Après plusieurs années d’incitations fiscales, d’effets d’annonce et de politiques de verdissement accélérées, les flottes d’ entreprises entrent désormais dans une phase plus complexe: celle de la consolidation et des arbitrages. Sans jamais oublier l’indispensable pédagogie, évidemment.
Entre les problématiques liés aux ZFE (et au flou quant à leur devenir), le durcissement de la fiscalité sur les véhicules thermiques, les obligations de verdissement des parcs et la montée en puissance de la CSRD, les flottes ne relèvent plus uniquement des achats ou de la « simple » exploitation, mais sont devenus absolument stratégiques. Et forcément scrutées par les différentes directions, que celles-ci soient financières, RSE ou juridiques. Voire même, parfois, par les investisseurs…

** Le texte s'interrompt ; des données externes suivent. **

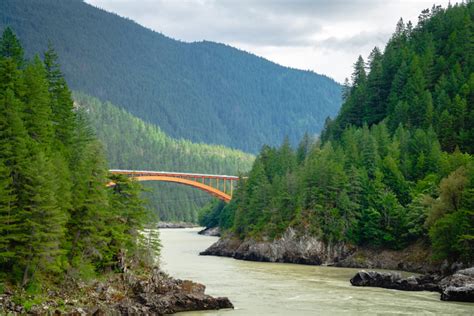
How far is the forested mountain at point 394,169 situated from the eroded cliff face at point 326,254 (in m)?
1.20

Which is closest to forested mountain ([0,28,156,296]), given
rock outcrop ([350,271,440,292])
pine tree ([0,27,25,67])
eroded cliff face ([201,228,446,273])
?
pine tree ([0,27,25,67])

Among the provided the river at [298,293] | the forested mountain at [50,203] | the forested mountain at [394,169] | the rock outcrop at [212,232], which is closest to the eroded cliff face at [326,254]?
the forested mountain at [394,169]

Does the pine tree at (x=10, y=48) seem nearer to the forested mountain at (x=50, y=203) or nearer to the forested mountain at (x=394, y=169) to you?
the forested mountain at (x=50, y=203)

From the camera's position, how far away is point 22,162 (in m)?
44.0

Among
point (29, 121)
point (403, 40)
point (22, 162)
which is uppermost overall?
point (403, 40)

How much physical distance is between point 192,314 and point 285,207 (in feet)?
168

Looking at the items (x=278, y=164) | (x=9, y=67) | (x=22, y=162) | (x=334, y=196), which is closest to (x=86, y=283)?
(x=22, y=162)

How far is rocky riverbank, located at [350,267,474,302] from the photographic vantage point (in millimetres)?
55625

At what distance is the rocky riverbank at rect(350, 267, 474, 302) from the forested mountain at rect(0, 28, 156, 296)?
22.2 meters

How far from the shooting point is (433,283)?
6356 cm

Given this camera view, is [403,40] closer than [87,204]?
No

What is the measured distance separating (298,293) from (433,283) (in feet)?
43.2

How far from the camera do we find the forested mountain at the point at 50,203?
4181cm

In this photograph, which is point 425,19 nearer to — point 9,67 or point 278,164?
point 278,164
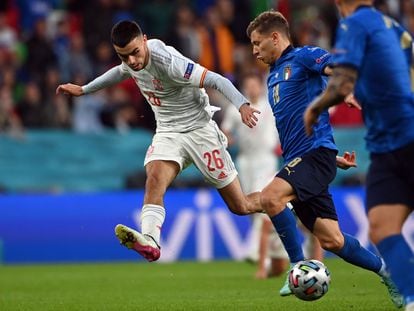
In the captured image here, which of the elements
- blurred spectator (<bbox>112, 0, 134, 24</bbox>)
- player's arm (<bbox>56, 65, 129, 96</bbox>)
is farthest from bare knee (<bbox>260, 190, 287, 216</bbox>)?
blurred spectator (<bbox>112, 0, 134, 24</bbox>)

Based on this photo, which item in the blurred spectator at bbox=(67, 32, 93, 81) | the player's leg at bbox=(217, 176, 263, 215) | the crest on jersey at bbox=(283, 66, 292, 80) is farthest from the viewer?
the blurred spectator at bbox=(67, 32, 93, 81)

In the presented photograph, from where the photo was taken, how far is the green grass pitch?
920cm

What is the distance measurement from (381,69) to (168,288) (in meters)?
5.58

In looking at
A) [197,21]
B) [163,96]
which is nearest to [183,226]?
[197,21]

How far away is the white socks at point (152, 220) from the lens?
9.43 meters

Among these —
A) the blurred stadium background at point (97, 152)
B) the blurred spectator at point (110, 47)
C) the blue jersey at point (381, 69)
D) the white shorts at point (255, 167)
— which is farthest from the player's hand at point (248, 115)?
the blurred spectator at point (110, 47)

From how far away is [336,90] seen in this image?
262 inches

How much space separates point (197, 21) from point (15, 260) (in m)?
6.08

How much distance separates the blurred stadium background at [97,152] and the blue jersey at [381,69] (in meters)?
9.42

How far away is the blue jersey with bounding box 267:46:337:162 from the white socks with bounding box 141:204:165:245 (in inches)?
52.6

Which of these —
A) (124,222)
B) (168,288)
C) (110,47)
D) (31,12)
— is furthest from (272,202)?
(31,12)

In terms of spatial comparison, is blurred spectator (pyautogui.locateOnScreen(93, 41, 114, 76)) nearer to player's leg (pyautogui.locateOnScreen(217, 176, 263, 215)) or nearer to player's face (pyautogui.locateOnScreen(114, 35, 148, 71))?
player's leg (pyautogui.locateOnScreen(217, 176, 263, 215))

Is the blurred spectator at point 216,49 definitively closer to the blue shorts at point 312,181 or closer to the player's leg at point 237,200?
the player's leg at point 237,200

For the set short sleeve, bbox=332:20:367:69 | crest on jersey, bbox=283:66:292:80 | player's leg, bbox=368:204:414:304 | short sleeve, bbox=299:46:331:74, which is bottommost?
player's leg, bbox=368:204:414:304
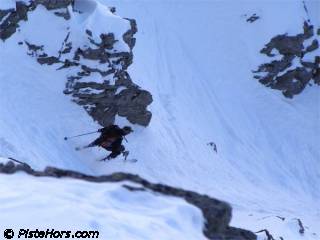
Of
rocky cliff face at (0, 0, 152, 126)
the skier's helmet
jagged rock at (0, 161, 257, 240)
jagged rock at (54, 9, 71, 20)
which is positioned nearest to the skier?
the skier's helmet

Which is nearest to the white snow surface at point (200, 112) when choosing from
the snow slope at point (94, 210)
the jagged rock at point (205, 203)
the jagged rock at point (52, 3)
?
the jagged rock at point (52, 3)

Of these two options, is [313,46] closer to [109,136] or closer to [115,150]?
[115,150]

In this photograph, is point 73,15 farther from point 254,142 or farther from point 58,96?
point 254,142

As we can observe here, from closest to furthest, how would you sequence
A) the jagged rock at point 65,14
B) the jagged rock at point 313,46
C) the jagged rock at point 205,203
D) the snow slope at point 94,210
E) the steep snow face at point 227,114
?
the snow slope at point 94,210 → the jagged rock at point 205,203 → the jagged rock at point 65,14 → the steep snow face at point 227,114 → the jagged rock at point 313,46

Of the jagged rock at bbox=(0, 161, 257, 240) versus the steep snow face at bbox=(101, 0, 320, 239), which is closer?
the jagged rock at bbox=(0, 161, 257, 240)

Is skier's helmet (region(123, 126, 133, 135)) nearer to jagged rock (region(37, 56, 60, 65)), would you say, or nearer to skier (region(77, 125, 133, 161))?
skier (region(77, 125, 133, 161))

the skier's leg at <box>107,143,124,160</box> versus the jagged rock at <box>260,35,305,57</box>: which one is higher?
the jagged rock at <box>260,35,305,57</box>

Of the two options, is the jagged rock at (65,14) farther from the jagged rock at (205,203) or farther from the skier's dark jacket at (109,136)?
the jagged rock at (205,203)
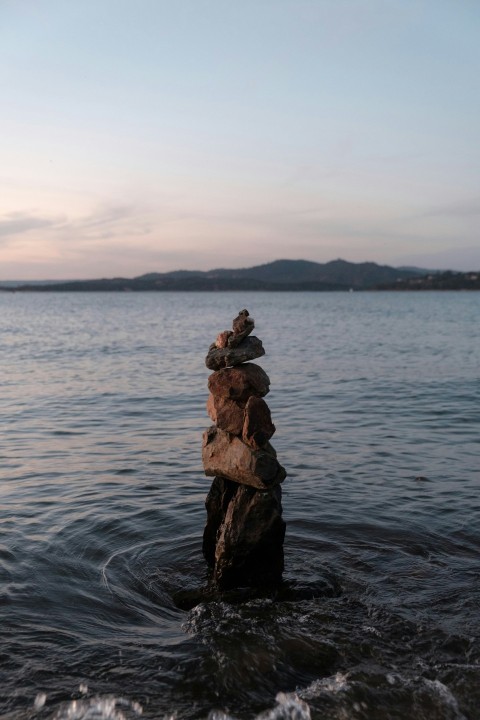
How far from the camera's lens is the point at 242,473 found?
10367 mm

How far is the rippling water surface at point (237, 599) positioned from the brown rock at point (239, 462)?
157 centimetres

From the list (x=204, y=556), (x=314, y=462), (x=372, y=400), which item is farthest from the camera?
(x=372, y=400)

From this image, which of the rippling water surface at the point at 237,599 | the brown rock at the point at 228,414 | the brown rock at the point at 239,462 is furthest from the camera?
the brown rock at the point at 228,414

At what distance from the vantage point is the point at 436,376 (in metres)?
35.1

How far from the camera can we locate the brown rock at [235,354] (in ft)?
35.3

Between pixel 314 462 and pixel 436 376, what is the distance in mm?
18882

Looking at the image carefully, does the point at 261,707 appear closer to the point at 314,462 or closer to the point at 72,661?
the point at 72,661

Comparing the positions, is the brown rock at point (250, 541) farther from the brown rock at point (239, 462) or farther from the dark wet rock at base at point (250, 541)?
the brown rock at point (239, 462)

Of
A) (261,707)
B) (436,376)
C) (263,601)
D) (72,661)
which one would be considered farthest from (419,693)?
(436,376)

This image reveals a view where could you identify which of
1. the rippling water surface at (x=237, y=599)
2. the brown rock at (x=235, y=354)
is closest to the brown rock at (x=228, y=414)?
the brown rock at (x=235, y=354)

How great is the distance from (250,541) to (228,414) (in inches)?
70.9

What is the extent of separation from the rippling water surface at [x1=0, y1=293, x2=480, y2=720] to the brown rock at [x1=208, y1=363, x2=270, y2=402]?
2.70m

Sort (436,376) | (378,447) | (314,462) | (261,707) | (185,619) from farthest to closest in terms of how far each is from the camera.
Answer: (436,376), (378,447), (314,462), (185,619), (261,707)

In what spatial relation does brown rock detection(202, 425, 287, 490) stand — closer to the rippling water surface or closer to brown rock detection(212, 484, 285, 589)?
brown rock detection(212, 484, 285, 589)
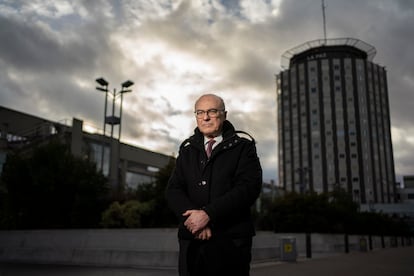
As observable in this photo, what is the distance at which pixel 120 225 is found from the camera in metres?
21.0

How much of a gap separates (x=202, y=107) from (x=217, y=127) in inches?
7.6

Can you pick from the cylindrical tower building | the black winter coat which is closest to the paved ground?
the black winter coat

Des cartographies souvent trop floues
Certes, dans les grandes entreprises l’électrification est déjà largement engagée. Les véhicules de fonction et les flottes commerciales affichent des taux d’électrification élevés, quand bien même ceux-ci peuvent-ils -dans bien des cas- paraître encore insuffisants face aux objectifs fixés par la réglementation. D’autant que ces chiffres masquent une réalité plus contrastée. Derrière les indicateurs, les usages restent souvent mal cartographiés, provoquant de fait contre-performances et ralentissements. En cause notamment, des véhicules électriques affectés à des collaborateurs dont les contraintes opérationnelles rendent l’autonomie difficilement compatible, tandis que certains usages parfaitement électrifiables continuent d’être couverts par des motorisations thermiques tout à fait dispensables.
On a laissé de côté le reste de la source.